Peu de documentaires méritent le grand écran. Pertinemment esthétique, en voilà un à ne pas manquer…
Kabwita est charbonnier, il fabrique le charbon de bois et c’est une tâche âpre que l’on n’imagine plus dans nos pays douillets. Le voici à l’œuvre, c’est un spectacle incroyable. D’une simple hache, il s’attaque à un arbre énorme. Il en entaille méthodiquement la base, priant Jésus de lui donner la force, on ne sait pas exactement combien de temps ça dure, sans doute plusieurs jours avant que le géant s’effondre. Branches et tronc sont débités puis entassés et recouverts de terre pour, dans un four gigantesque, brûler à petit feu. Le charbon de bois est entassé dans des sacs ensuite empilés sur un vélo dans une construction qui défie les lois de la physique. La route sera longue, souvent désespérante, avant de gagner la ville pour vendre : 50 km de chemins, de pistes et de routes et leurs camions filant à toute poussière. La voici enfin, de bruit et de fureurs. La vente pourra-t-elle permettre d’acheter quelques tôles pour la future case de Kabwita?
Sublimer le réel
Makala est une belle réussite, documentaire autant qu’esthétique. Dans un opus précédent, pareillement poétique, Bovines, donc un film sur les vaches normandes, Emmanuel Gras montrait comment son regard cinématographique pouvait changer le nôtre. Dans un tout autre contexte, presque inverse, il prouve à nouveau sa capacité à dépasser le réel pour en sublimer la substance.

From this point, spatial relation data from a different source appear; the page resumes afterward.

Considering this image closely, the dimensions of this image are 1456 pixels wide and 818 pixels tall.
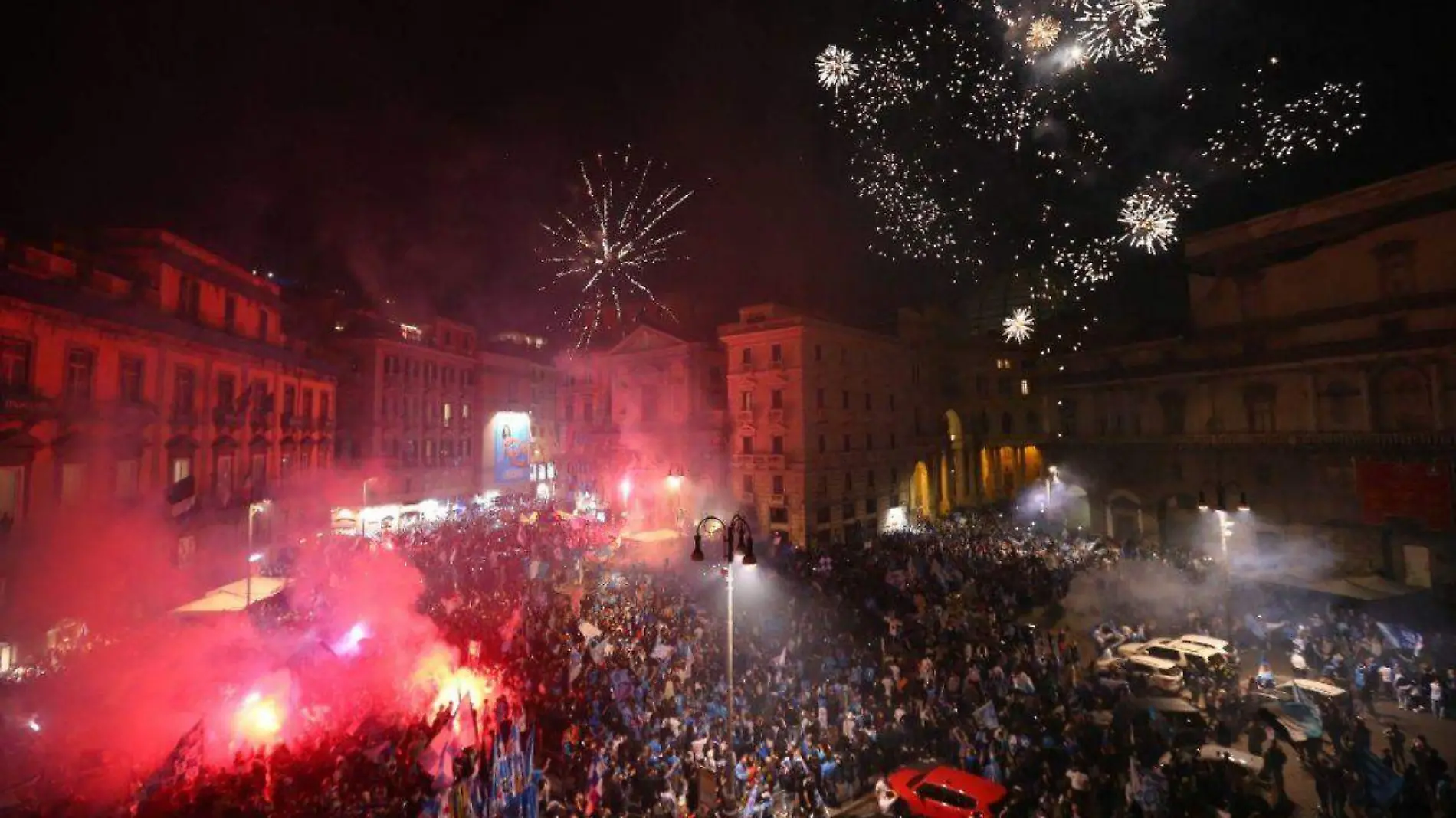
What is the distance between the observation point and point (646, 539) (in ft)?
95.2

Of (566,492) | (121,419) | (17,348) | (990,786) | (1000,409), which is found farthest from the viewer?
(566,492)

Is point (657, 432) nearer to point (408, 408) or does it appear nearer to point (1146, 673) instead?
point (408, 408)

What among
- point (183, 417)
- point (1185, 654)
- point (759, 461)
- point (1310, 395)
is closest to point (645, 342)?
point (759, 461)

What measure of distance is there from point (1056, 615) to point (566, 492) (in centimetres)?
3904

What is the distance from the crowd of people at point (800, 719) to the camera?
11070 millimetres

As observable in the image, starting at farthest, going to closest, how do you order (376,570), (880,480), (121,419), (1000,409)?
(1000,409)
(880,480)
(376,570)
(121,419)

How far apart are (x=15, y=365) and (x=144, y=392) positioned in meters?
4.75

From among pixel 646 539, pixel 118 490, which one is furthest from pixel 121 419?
pixel 646 539

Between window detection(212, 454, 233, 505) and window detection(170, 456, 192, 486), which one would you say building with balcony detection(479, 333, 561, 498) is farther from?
window detection(170, 456, 192, 486)

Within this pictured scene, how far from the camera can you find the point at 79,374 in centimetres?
2042

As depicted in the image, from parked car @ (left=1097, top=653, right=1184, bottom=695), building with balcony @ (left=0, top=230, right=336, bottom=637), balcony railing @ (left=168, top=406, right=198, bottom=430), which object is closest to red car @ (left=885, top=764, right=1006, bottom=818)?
parked car @ (left=1097, top=653, right=1184, bottom=695)

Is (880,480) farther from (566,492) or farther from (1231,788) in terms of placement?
(1231,788)

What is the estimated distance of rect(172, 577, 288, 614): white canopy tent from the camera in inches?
771

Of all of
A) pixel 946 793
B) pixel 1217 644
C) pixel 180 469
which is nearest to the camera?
pixel 946 793
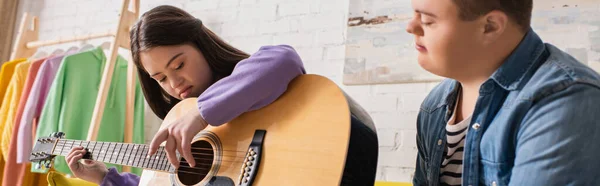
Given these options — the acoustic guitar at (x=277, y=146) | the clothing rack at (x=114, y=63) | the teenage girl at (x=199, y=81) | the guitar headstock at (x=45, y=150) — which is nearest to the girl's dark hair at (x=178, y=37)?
the teenage girl at (x=199, y=81)

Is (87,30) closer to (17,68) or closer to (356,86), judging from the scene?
(17,68)

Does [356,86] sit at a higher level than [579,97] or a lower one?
lower

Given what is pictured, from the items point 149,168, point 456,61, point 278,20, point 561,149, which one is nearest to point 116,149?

Ce qui m’intéresse, c’est de faire surgir du concret une autre dimension. Le concret, c’est la rencontre de l’homme physique avec la réalité matérielle du monde. Je cherche l’expressivité, non le réalisme. Je n’aime pas l’esthétique réaliste, dans le sens de reproduire le plus fidèlement possible le réel. Souvent cela va avec une neutralisation de celui-ci : on essaie de ne pas en faire trop et du coup on se refuse à rendre compte de notre émotion. Ce que je veux réussir à faire, c’est rendre la réalité la plus expressive possible.
Emmanuel Gras
En effet. Là ou d’autres auraient eu la tentation d’un misérabilisme bien-pensant, Emmanuel Gras se consacre à montrer l’effort d’un homme dans ce qu’il a aussi, d’abord, d’essentiel, beau – peut-être – dans le dépassement de soi, et surtout d’universel. Car, si on est frappé par les « décors » d’une Afrique si pauvre (mais tellement astucieuse) et si loin de nos facilités, on reconnaît dans cette application laborieuse d’un charbonnier d’un autre temps le commun d’un prolétariat condamné à la servitude de la survie. Ailleurs, ici, ces forçats payent pour ceux qui ont déjà tout, notamment dans un nouveau monde réservé, qui les dispensent désormais de l’ISF. Troublant.
Makala est aussi un film politique, mais c’est d’abord une belle œuvre cinématographique.